* [Prompt]: Arrange the lines of the listing into a numbered list, omitting the blank lines.

* [Data for the task]:
==========

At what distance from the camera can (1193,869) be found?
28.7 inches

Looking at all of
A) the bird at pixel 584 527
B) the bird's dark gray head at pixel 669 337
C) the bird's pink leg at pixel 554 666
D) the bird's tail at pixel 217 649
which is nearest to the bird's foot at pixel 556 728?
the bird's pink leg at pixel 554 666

==========

* [Written solution]:
1. At what distance from the camera can (1193,869) be found?
2. 28.7 inches
3. Looking at all of
4. A) the bird at pixel 584 527
5. B) the bird's dark gray head at pixel 669 337
6. C) the bird's pink leg at pixel 554 666
7. D) the bird's tail at pixel 217 649
8. which is nearest to the bird's foot at pixel 556 728?
9. the bird's pink leg at pixel 554 666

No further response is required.